Anhydrous ammonia was applied with a 25cm tine spacing at 90 kg N ha-1 to a black earth (Norillee) soil at Bongeen in January, March and May at a depth of 10cm. Applications were also made at a depth of 13cm in March and May. Urea was also applied in March. The site was previously cropped to barley and stubble was incorporated. It was maintained weed-free with cultivation during the fallow. In March, plots to which nitrogen was applied in January were sampled across two adjacent fertilizer bands at three positions in each plot to a depth of 0.4m (0-0.2 and 0.2-0.4m intervals). Plots were similarly sampled in June to a depth of 1.2m before planting wheat to determine soil water and mineral (NH4, NO3 and NO2) nitrogen contents.

Results and Discussion

In June the recovery of mineral nitrogen to 0.6m with January and March-applied anhydrous ammonia and with March-applied urea was 56, 65 and 55% respectively of that recovered from the profile with May application. An additional 18 and 15% was recovered from below 0.6m with January and March application respectively, whereas only 7% or less was recovered from below 0.6m with the urea treatment or anhydrous placed at 17cm in March.

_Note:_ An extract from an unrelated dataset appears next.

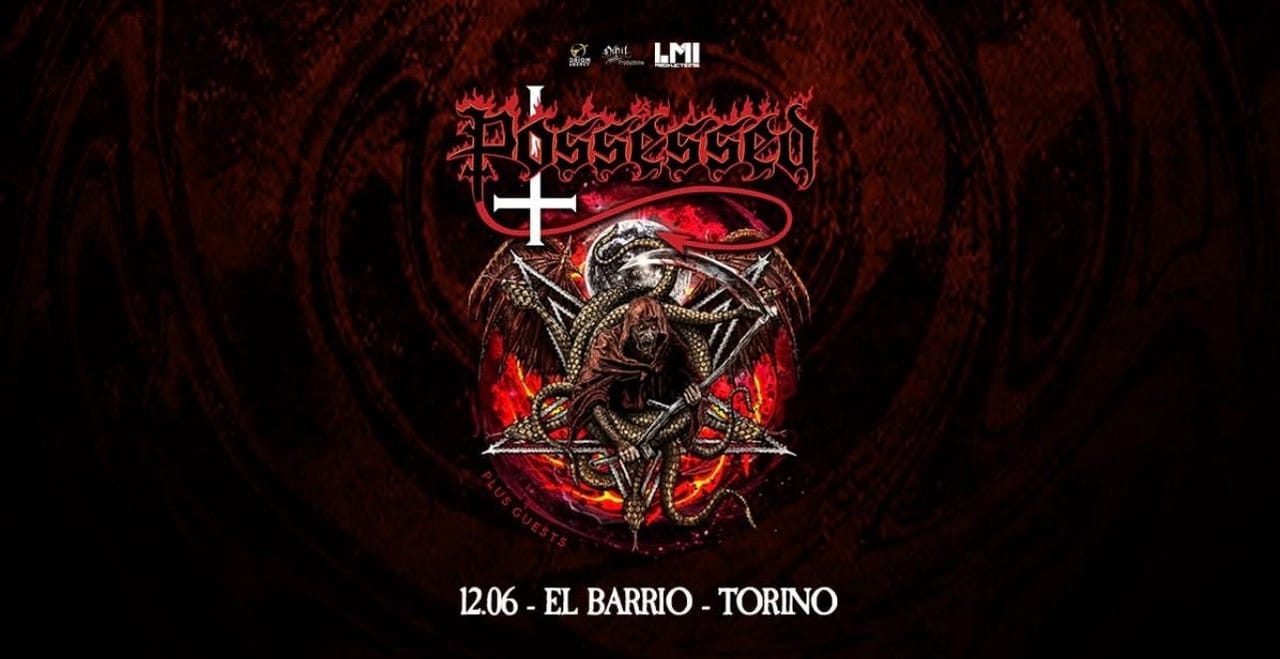 POSSESSED, cambio di location per la data di Cuneo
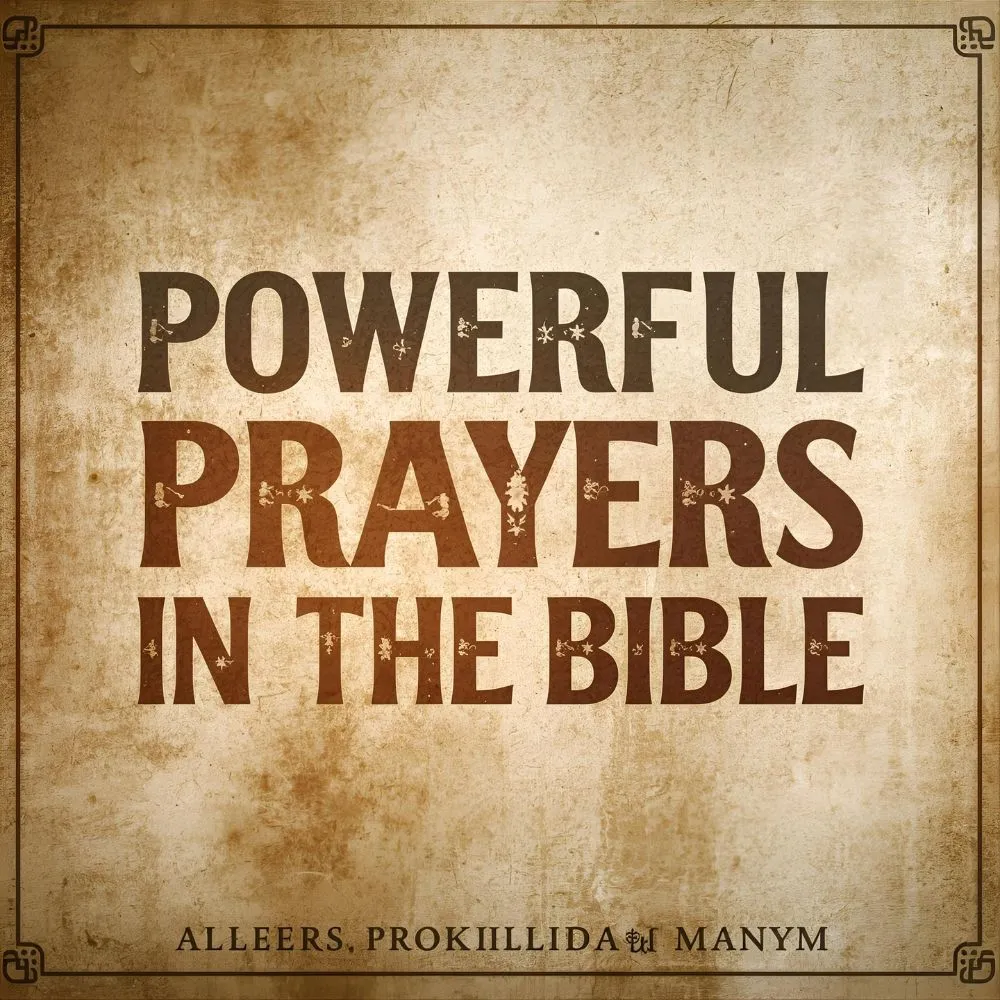 Powerful Prayers in the Bible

The site was inundated on three occasions during the summer fallow; twice before and once after the March application. These wet periods could have promoted some leaching of applied nitrogen as well as some nitrogen loss during the ensuing periods of waterlogging. Soil sampling revealed that a high (91%) proportion of January-applied nitrogen could be recovered in the mineral form to a depth of 0.4m at March, which suggested little leaching or loss of applied nitrogen during the January-to-March period. Similarly the results of the June sampling indicate that most of the reduction in plant available nitrogen supply occurred in the post-March period, there being similar recoveries of mineral nitrogen with January and March applications. Immobilization during the fallow may have been responsible for some reduction in the quantity of mineral nitrogen available at planting. In a field study in 1978 (1) that proportion (25-57%) of nitrogen applied in February not recovered in either mineral or organic forms was assumed lost to the atmosphere. Similarly, some applied nitrogen may have been lost to the atmosphere in this experiment because of the prolonged inundation in early April.

Low apparent recoveries of nitrogen applied during this wet summer fallow contrast with results obtained in 1978 when early (February) applied nitrogen was recovered completely after a relatively dry summer fallow.

1. Saffigna, P. G., Strong, W. M. and Waring, S. A. 1980. Queensland Wheat Research Institute biennial report 1978-1980, 51-52.